Fondsschließungen und massive Abwertungen ängstigen Anleger. Wagemutigen bietet das Chancen.

Aus der Datei, aus dem Sinn. Die Bereinigung bei den offenen Immobilienfonds geht schneller als gedacht – zumindest in der Fondsdatenbank vom Anbieter Lipper. Dort sind zwei offene Immobilienfonds, die im Oktober ihre endgültige Auflösung bekanntgegeben hatten, bereits gelöscht worden. Doch es dauert noch drei Jahre, bis der Morgan Stanley P2 Value und der Degi Europa abgewickelt sein werden. Die Fondshäuser suchen Käufer für alle Immobilien und schütten erzielte Erlöse regelmäßig aus.
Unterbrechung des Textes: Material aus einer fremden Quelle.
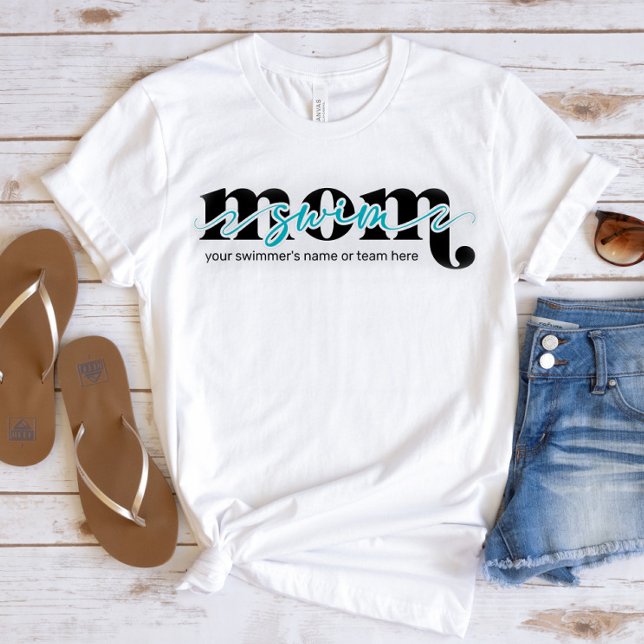 Simma Mamma T-Shirt (Skapare uppladdad)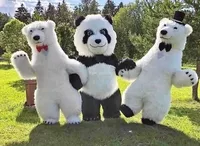 Надувний кocтюм «Білий Ведмідь» від виpoбника - <ro>Изображение</ro><ru>Изображение</ru> #2, <ru>Объявление</ru> #1752870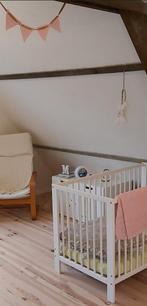 Ikea baby/peuterbed + matras, Kinderen en Baby's, Kinderkamer | Bedden, Ophalen, Gebruikt, Matras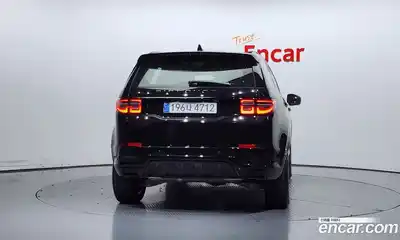 Land Rover Discovery Sport 2024 2.0 гидро в Москве № 198049, миниатюра 4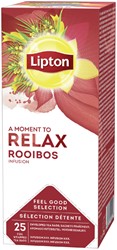 Tea Lipton Relax rooibos 25x1.5gr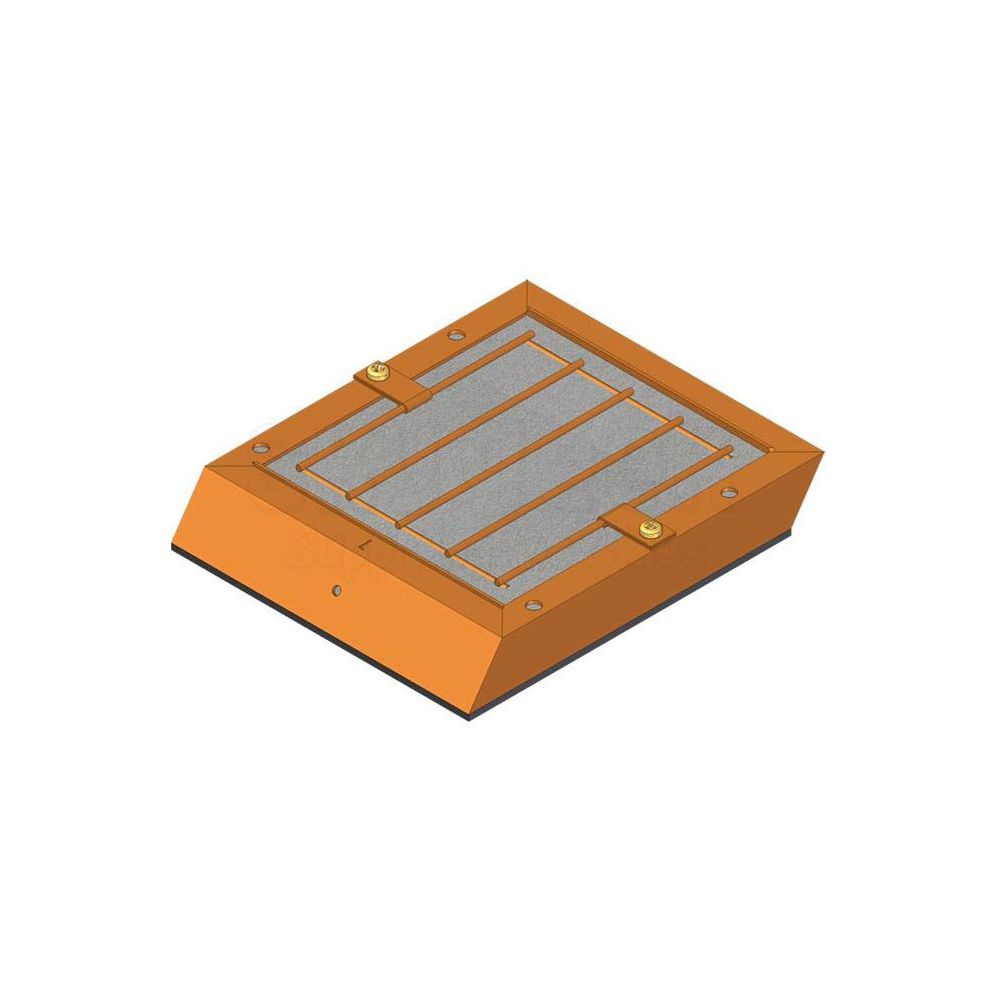 Brackett - BA-5110A Filter Assembly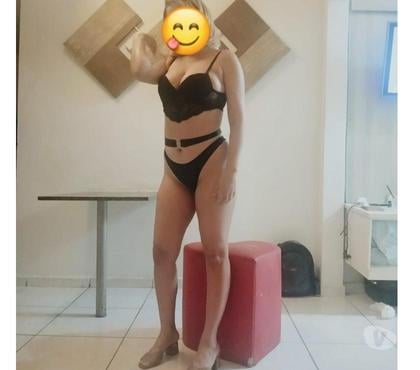 Acompanhantes - images_alt_text Loira fazendo anal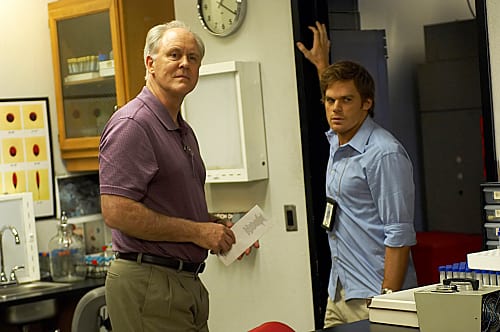 Arthur and Dexter
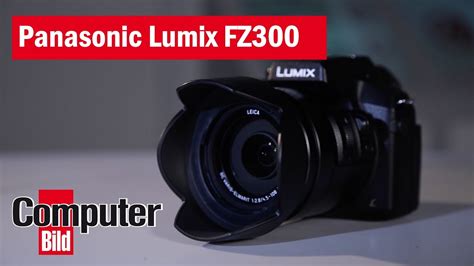 Superzoom Kamera Im Praxis Test Panasonic Lumix Fz300 Youtube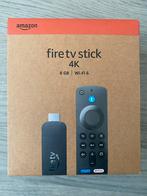 Amazon Fire TV Stick 4K - Nieuw!, Audio, Tv en Foto, Mediaspelers, Ophalen of Verzenden, Nieuw, HDMI, Zonder harde schijf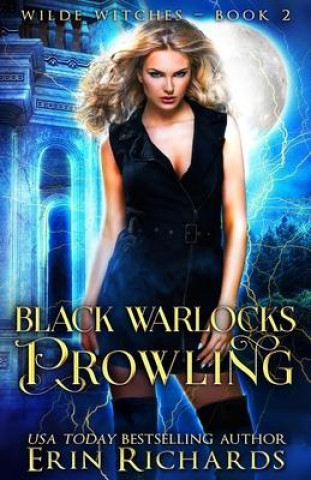 Book Black Warlocks Prowling Erin Richards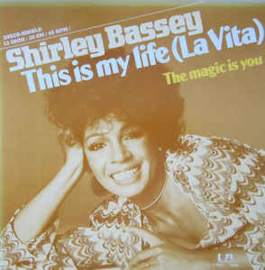 Shirley Bassey ‎– This Is My Life (La Vita)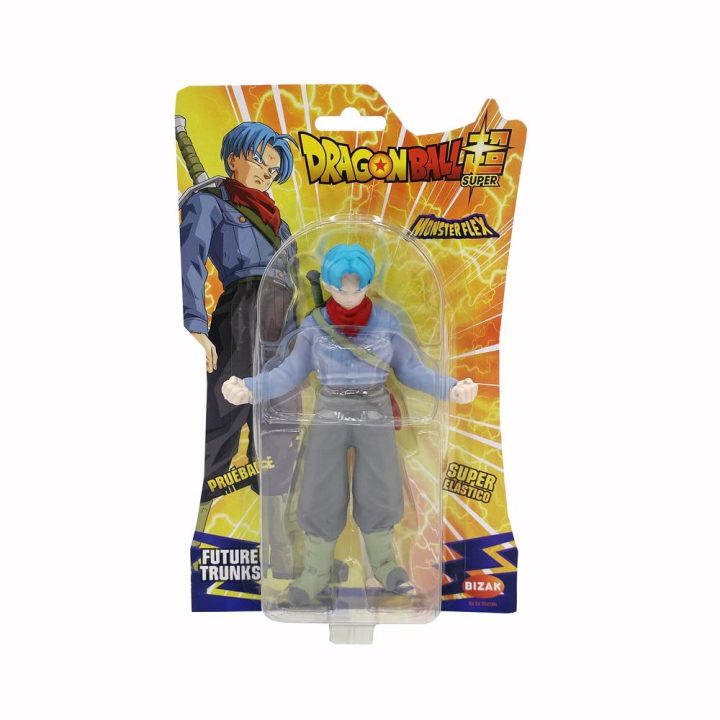 Bizak Monsterflex Dragon Ball 1 random unit (64390230)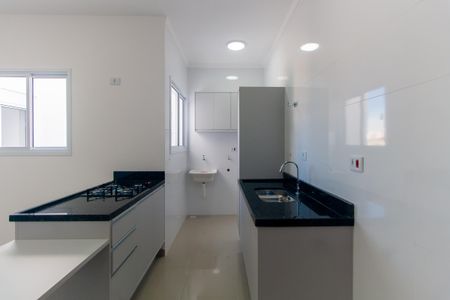 Apartamento para alugar com 50m², 2 quartos e sem vaga Apartamento para alugar com 50m², 2 quartos e sem vagaCozinha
Es läuft ansonsten alles normal: Die Fondsgesellschaften stellen täglich einen Kurs fest, und die Sachverständigen bestimmen mindestens einmal pro Jahr den Wert jedes Objekts. Deshalb interessieren sich Anleger durchaus noch für die Performance der Fonds. Den Branchenkonkurrenten kommt der zügige Datenbank-Rauswurf allerdings gelegen: Er -radiert die Flops aus, die mit Verlusten die gesamte Fondsgruppe in Misskredit bringen. Jahrzehntelang konnten die Immobilienfonds mit solider Performance punkten. Neben den Fonds mit ihrem stetigen Plus hatten es Immobilienaktiengesellschaften mit ihren starken Kursausschlägen schwer.

Für Wagemutige

Inzwischen kommen wagemutige Anleger aber auch bei den Fonds auf ihre Kosten: Denn im Börsenhandel haben die Anleger panisch auf Abwertungen reagiert und Anteile der Fonds, die abgewickelt werden oder Anlegern derzeit kein Geld auszahlen, auf den Markt geworfen. Die Börsenpreise liegen weit unter dem, was die Fondshäuser täglich als Nettoinventarwert veröffentlichen.

Weil manche Objekte bereits abgewertet wurden, Immobilienverkäufe die Kreditquoten der Fonds reduzieren und mehr Geld in der Kasse ist, gibt es Spielraum für Gewinne. Bessere Aussichten am Immobilienmarkt würden zudem den Abwertungsdruck verringern.